━━━ RECORDS FOR THE TASK ━━━

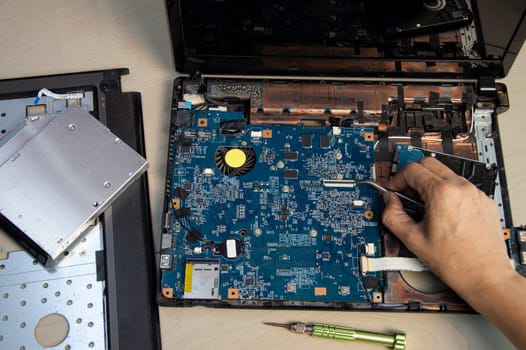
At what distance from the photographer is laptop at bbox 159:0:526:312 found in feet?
7.23

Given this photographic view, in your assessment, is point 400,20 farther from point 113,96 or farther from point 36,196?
point 36,196

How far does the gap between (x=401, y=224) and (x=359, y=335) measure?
510 millimetres

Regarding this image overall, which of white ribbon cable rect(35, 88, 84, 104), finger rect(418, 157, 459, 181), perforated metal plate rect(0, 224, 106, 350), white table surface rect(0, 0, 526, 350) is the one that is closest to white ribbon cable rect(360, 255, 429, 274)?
white table surface rect(0, 0, 526, 350)

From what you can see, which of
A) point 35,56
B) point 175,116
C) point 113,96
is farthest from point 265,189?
point 35,56

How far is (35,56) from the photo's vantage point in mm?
2873

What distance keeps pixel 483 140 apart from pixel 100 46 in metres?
2.14

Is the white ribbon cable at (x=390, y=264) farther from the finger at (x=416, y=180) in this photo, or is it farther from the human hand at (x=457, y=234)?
the finger at (x=416, y=180)

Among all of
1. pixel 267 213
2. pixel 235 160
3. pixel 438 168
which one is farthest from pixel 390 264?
pixel 235 160

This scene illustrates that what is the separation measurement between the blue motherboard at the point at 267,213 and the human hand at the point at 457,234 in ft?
0.73

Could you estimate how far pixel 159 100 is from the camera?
2.70 meters

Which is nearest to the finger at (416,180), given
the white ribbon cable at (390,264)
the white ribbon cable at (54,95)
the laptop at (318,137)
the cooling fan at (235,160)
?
the laptop at (318,137)

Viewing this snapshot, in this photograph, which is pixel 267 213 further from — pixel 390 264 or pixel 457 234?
pixel 457 234

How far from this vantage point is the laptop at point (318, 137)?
2.21 meters

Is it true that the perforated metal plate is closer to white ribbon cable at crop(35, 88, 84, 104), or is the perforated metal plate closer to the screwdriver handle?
white ribbon cable at crop(35, 88, 84, 104)
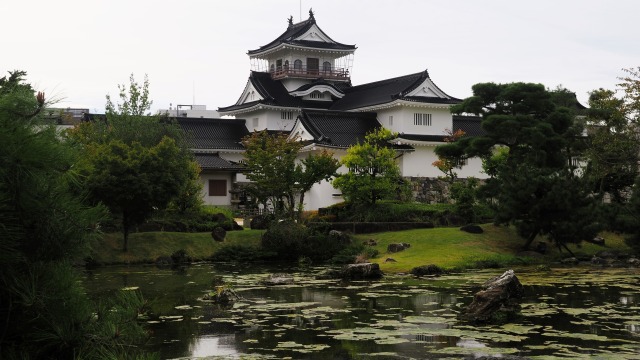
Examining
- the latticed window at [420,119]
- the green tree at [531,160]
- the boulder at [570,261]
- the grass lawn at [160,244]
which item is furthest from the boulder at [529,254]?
the latticed window at [420,119]

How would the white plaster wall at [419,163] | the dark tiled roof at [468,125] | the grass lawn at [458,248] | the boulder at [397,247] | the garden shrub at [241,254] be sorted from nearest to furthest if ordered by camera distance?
the grass lawn at [458,248] < the boulder at [397,247] < the garden shrub at [241,254] < the white plaster wall at [419,163] < the dark tiled roof at [468,125]

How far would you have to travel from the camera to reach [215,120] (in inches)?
1996

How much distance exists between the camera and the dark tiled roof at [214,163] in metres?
45.4

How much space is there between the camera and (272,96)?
5234 centimetres

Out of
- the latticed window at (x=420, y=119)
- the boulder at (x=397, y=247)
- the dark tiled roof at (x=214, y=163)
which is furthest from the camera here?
the latticed window at (x=420, y=119)

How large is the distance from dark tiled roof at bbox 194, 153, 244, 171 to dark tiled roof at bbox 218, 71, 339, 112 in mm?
5573

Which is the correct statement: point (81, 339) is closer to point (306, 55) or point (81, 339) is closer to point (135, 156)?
point (135, 156)

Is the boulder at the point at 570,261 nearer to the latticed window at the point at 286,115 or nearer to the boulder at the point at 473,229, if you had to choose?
the boulder at the point at 473,229

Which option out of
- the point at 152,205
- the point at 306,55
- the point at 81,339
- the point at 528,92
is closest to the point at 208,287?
the point at 152,205

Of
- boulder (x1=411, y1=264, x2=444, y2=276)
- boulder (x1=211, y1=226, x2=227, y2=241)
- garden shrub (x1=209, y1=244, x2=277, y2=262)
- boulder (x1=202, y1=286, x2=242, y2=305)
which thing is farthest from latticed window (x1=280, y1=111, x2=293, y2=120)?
boulder (x1=202, y1=286, x2=242, y2=305)

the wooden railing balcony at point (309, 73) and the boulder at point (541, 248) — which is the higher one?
the wooden railing balcony at point (309, 73)

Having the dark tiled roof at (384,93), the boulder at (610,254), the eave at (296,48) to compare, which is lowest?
the boulder at (610,254)

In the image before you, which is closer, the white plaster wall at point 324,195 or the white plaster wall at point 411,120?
the white plaster wall at point 324,195

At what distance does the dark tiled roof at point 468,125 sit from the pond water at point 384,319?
2384cm
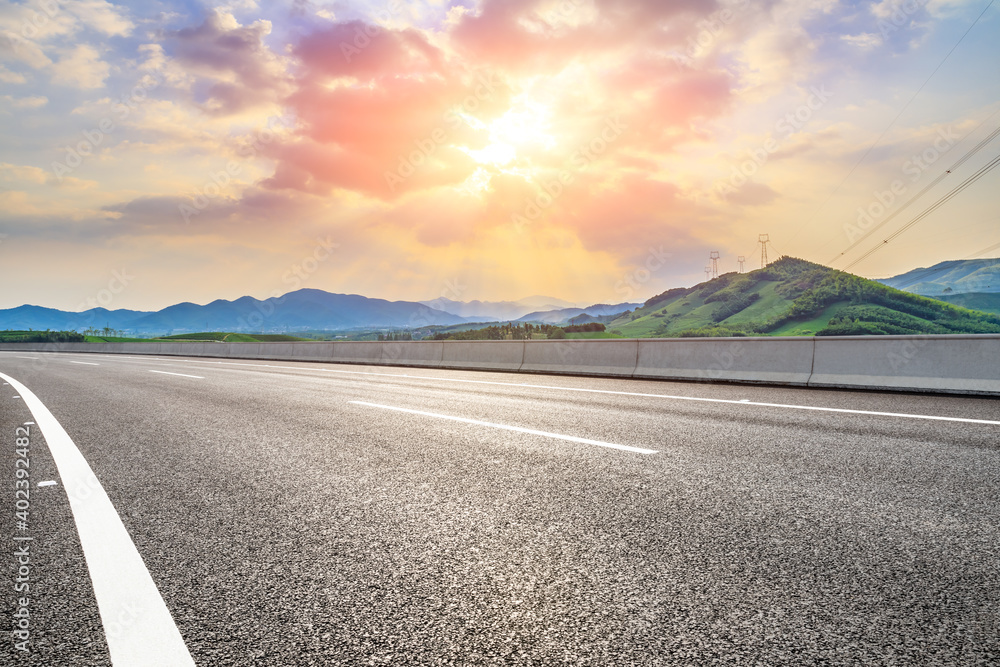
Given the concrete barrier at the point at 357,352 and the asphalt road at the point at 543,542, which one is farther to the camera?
the concrete barrier at the point at 357,352

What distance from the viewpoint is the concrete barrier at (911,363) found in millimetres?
9242

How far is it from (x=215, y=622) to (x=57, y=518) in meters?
2.33

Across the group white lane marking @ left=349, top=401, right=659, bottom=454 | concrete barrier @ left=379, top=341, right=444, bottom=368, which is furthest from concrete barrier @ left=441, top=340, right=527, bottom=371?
white lane marking @ left=349, top=401, right=659, bottom=454

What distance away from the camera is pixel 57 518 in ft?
12.9

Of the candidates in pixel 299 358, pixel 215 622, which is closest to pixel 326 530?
pixel 215 622

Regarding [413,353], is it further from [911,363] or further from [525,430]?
[911,363]

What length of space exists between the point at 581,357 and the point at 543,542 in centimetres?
1284

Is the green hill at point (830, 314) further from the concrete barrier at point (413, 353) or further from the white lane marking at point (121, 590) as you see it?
the white lane marking at point (121, 590)

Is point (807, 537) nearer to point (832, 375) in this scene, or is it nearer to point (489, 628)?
point (489, 628)

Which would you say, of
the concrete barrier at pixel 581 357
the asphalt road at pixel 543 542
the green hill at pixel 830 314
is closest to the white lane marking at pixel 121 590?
the asphalt road at pixel 543 542

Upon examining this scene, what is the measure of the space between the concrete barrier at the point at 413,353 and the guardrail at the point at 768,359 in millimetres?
50

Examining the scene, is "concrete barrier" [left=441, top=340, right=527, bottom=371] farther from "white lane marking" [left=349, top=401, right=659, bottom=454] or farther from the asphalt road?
the asphalt road

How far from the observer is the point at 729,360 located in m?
12.5

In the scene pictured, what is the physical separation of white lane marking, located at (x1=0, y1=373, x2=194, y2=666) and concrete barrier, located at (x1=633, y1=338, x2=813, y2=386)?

━━━

- _DESCRIPTION OF THE TASK_: Convert the material into a numbered list and omit blank lines. Begin at the line containing "How far would" and end after the line containing "5234 centimetres".

- _REPLY TO THE EXERCISE_:
1. How far would you have to travel from the camera to reach [215,120] (in inches)?
2. 1996
3. How much distance exists between the camera and the dark tiled roof at [214,163] in metres?
4. 45.4
5. How much space is there between the camera and (272,96)?
6. 5234 centimetres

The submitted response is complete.